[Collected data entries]
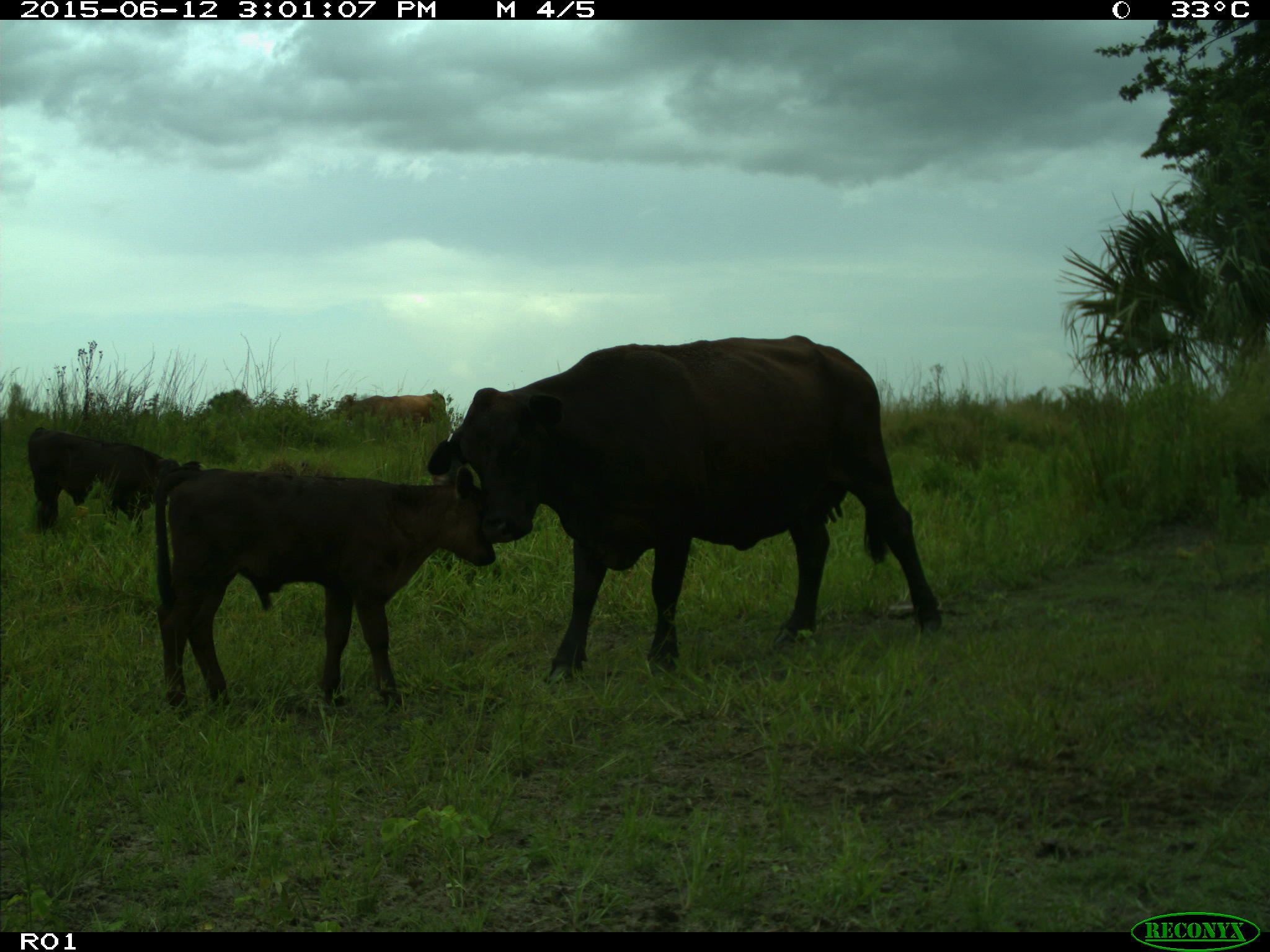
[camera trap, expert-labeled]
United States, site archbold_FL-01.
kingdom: Animalia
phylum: Chordata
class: Mammalia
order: Artiodactyla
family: Bovidae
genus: Bos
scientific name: Bos taurus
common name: domestic cow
Bos taurus (domestic cow).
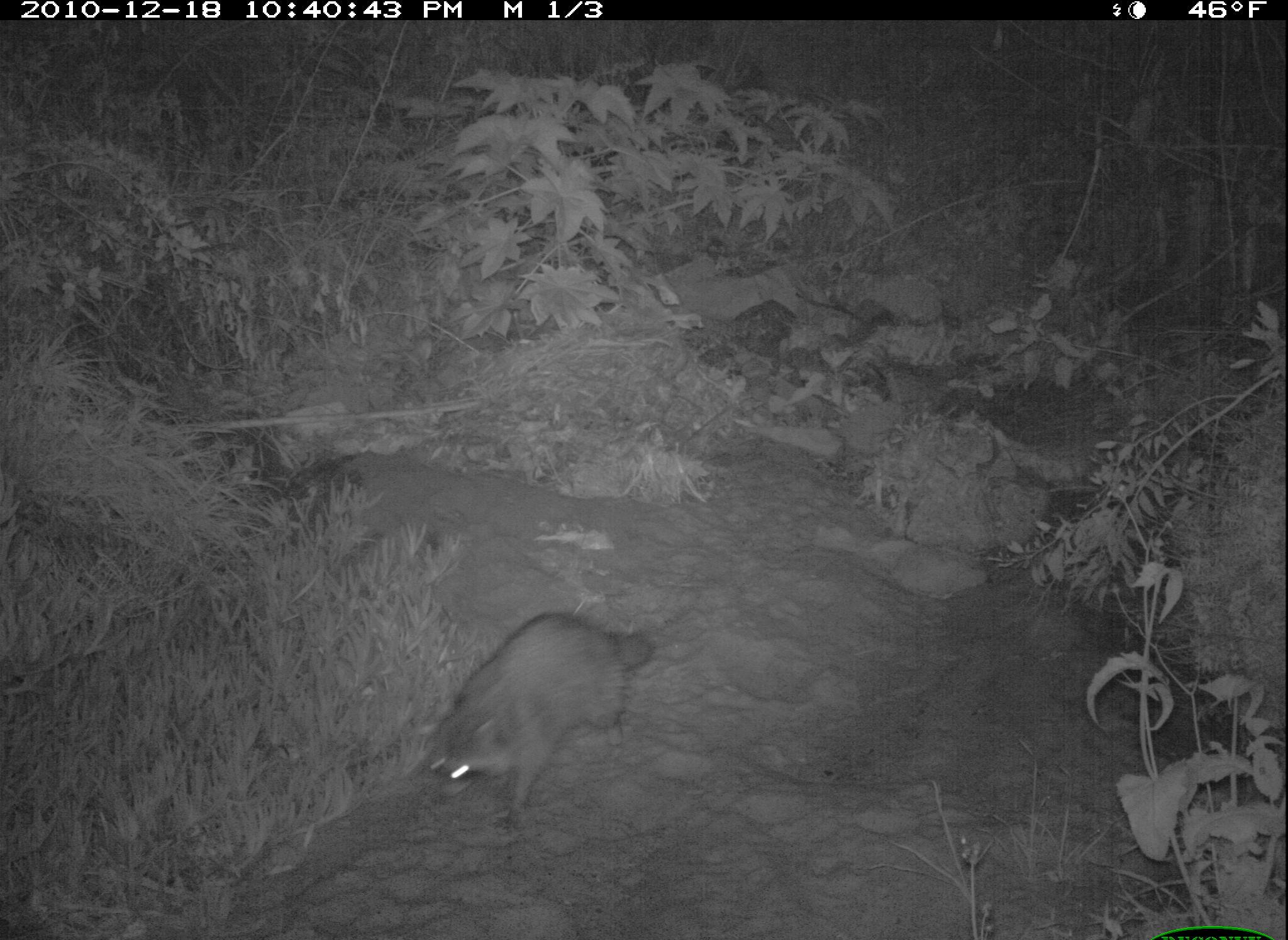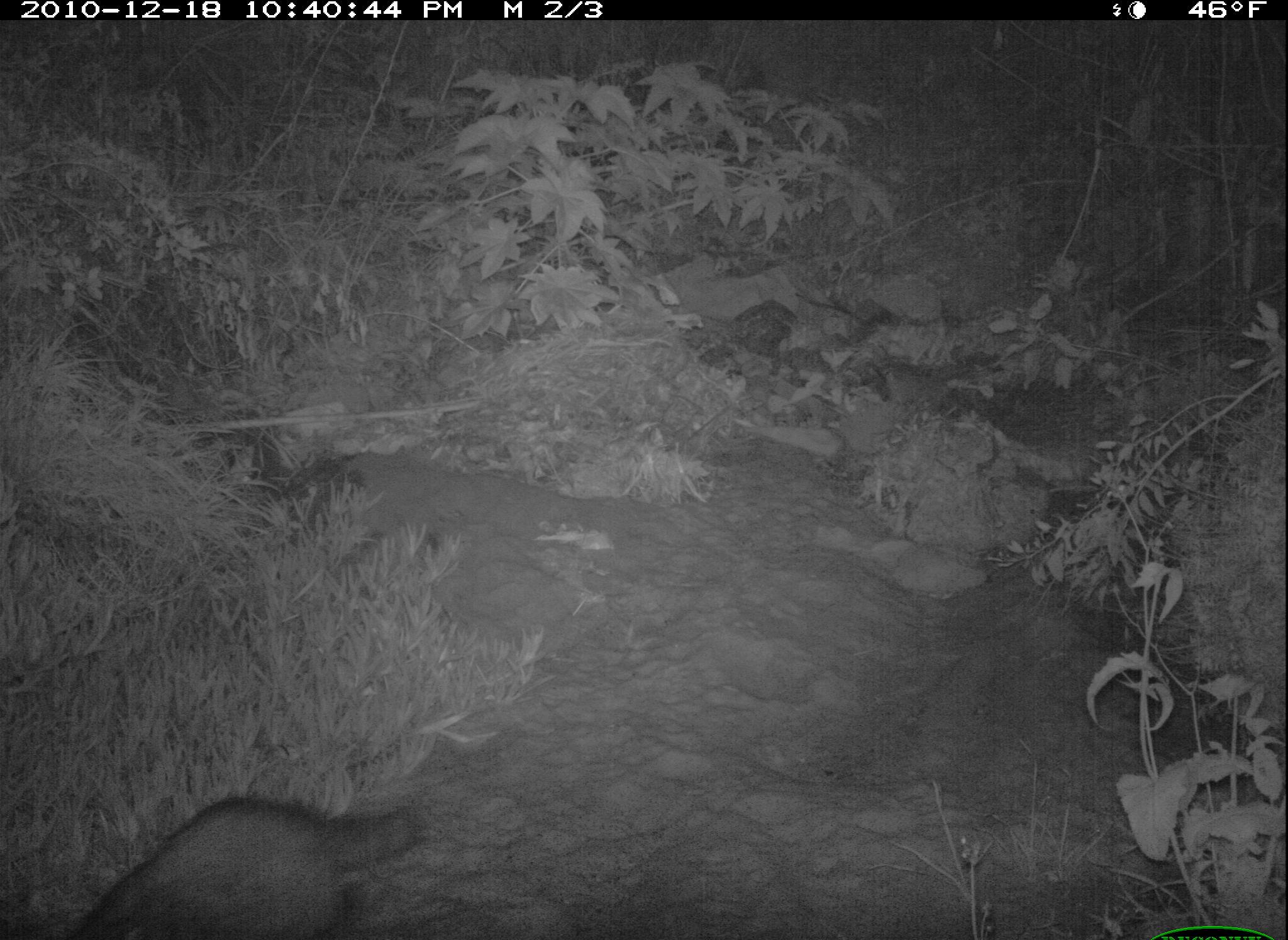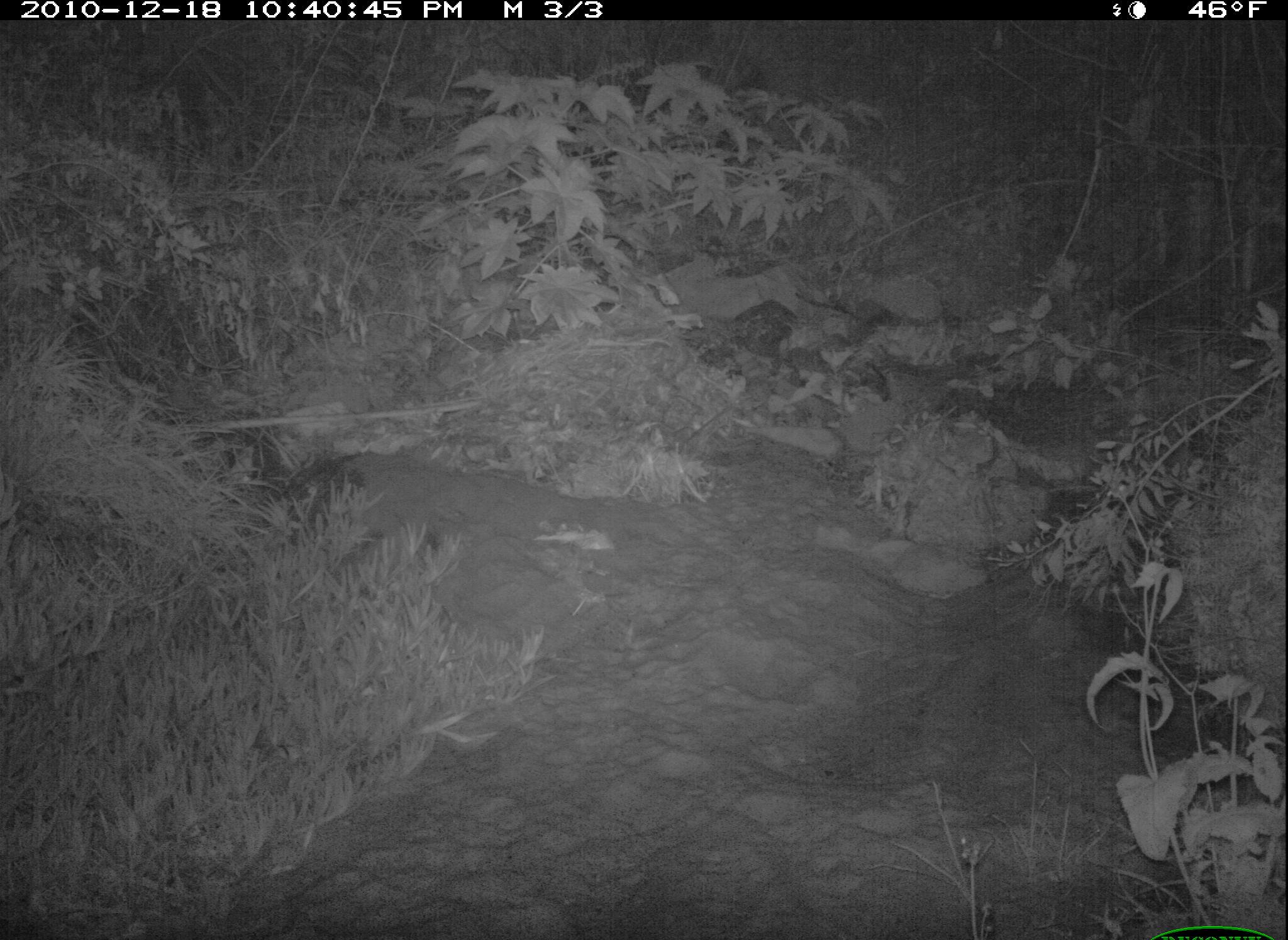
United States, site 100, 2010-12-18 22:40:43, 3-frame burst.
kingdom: Animalia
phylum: Chordata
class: Mammalia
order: Carnivora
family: Procyonidae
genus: Procyon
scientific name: Procyon lotor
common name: raccoon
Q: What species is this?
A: Raccoon (Procyon lotor).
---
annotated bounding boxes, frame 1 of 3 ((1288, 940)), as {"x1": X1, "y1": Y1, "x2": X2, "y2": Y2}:
raccoon: {"x1": 414, "y1": 609, "x2": 679, "y2": 839}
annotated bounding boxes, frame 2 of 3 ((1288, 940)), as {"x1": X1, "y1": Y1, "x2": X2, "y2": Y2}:
raccoon: {"x1": 48, "y1": 788, "x2": 427, "y2": 940}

[EXERCISE INSTRUCTIONS]:
For the word "United", find every line in the data that holds it and copy that line.

[SOLUTION]:
United States, site archbold_FL-01.
United States, site 100, 2010-12-18 22:40:43, 3-frame burst.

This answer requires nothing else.